在“。”之后删除字符串的一部分


76

我正在使用NCBI参考序列登录号,例如variable a

a <- c("NM_020506.1","NM_020519.1","NM_001030297.2","NM_010281.2","NM_011419.3", "NM_053155.2")  

要从biomart软件包中获取信息,我需要在登录号后删除.1.2等等。我通常使用以下代码执行此操作:

b <- sub("..*", "", a)

# [1] "" "" "" "" "" ""

但是如您所见,这不是此变量的正确方法。谁能帮我这个?

Answers:


109

您只需要逃脱句点:

a <- c("NM_020506.1","NM_020519.1","NM_001030297.2","NM_010281.2","NM_011419.3", "NM_053155.2")

gsub("\\..*","",a)
[1] "NM_020506"    "NM_020519"    "NM_001030297" "NM_010281"    "NM_011419"    "NM_053155" 

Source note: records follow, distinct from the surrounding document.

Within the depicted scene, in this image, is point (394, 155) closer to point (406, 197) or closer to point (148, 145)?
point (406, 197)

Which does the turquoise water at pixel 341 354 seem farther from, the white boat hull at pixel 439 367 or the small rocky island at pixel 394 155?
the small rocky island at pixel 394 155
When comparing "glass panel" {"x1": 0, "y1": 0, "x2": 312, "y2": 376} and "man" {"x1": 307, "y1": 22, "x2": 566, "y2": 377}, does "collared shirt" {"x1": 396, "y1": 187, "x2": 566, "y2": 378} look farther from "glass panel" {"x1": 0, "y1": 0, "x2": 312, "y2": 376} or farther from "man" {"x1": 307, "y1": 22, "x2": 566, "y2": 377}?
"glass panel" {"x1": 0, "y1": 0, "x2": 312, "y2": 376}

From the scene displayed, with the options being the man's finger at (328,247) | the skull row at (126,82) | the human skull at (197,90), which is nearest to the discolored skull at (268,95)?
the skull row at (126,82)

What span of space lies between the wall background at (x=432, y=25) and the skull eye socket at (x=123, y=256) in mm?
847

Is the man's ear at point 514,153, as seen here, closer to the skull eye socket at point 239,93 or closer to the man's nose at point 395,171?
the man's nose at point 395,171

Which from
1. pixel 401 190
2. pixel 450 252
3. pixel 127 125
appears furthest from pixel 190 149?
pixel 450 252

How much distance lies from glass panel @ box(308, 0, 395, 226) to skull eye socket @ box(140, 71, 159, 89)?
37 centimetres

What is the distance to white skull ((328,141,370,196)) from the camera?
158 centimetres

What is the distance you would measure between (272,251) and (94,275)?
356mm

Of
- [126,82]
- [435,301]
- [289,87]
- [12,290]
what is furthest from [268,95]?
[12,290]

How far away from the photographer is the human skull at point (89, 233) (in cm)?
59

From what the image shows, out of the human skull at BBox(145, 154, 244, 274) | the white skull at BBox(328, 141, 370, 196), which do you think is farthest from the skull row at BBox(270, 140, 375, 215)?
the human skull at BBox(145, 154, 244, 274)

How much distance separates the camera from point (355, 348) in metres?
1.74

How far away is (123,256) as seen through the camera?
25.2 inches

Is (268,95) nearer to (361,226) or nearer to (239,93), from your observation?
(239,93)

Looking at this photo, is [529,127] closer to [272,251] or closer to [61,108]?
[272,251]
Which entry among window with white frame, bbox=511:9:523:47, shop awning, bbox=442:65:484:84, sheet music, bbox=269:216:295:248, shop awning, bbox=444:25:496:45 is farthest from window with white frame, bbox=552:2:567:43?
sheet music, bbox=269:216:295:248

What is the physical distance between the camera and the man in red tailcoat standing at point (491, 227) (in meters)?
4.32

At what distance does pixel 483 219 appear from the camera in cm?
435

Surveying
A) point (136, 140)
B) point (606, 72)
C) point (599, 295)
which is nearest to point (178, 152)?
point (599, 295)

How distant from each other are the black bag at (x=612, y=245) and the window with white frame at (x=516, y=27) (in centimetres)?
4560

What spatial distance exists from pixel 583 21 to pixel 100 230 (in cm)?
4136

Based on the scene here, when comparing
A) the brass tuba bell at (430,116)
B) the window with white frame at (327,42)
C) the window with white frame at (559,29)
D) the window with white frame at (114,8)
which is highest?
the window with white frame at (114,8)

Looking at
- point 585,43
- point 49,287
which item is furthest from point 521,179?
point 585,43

说明:具有基本软件包中的功能(即,没有其他软件包,如string r),这些选项如下所示:b1 <-gsub(“ \\ .. *”,“”,a,fixed = FALSE)b2 <-sub(“ \\ .. *“,”“,a,fixed = FALSE)在某些情况下,您可能需要更改fixed参数。但是,这里必须将其设置为FALSE(这是默认设置);否则它将无法正常工作。此外,您需要使用双转义符\,否则会出现错误。
David C.

您不会将其固定为TRUE来使用,因为我们在这里使用正则表达式。
汉西

11

我们可以假装它们是文件名并删除扩展名

tools::file_path_sans_ext(a)
# [1] "NM_020506"    "NM_020519"    "NM_001030297" "NM_010281"    "NM_011419"    "NM_053155"

8

您可以这样做:

sub("*\\.[0-9]", "", a)

要么

library(stringr)
str_sub(a, start=1, end=-3)

4
替代品:str_replace(a,"\\.[0-9]","")str_replace(a,"\\..*","")
保罗

5

如果字符串应为固定长度,则可以使用substrfrom base R。但是,我们可以获得.with的位置并在其中regexpr使用substr

substr(a, 1, regexpr("\\.", a)-1)
#[1] "NM_020506"    "NM_020519"    "NM_001030297" "NM_010281"    "NM_011419"    "NM_053155"   
By using our site, you acknowledge that you have read and understand our Cookie Policy and Privacy Policy.
Licensed under cc by-sa 3.0 with attribution required.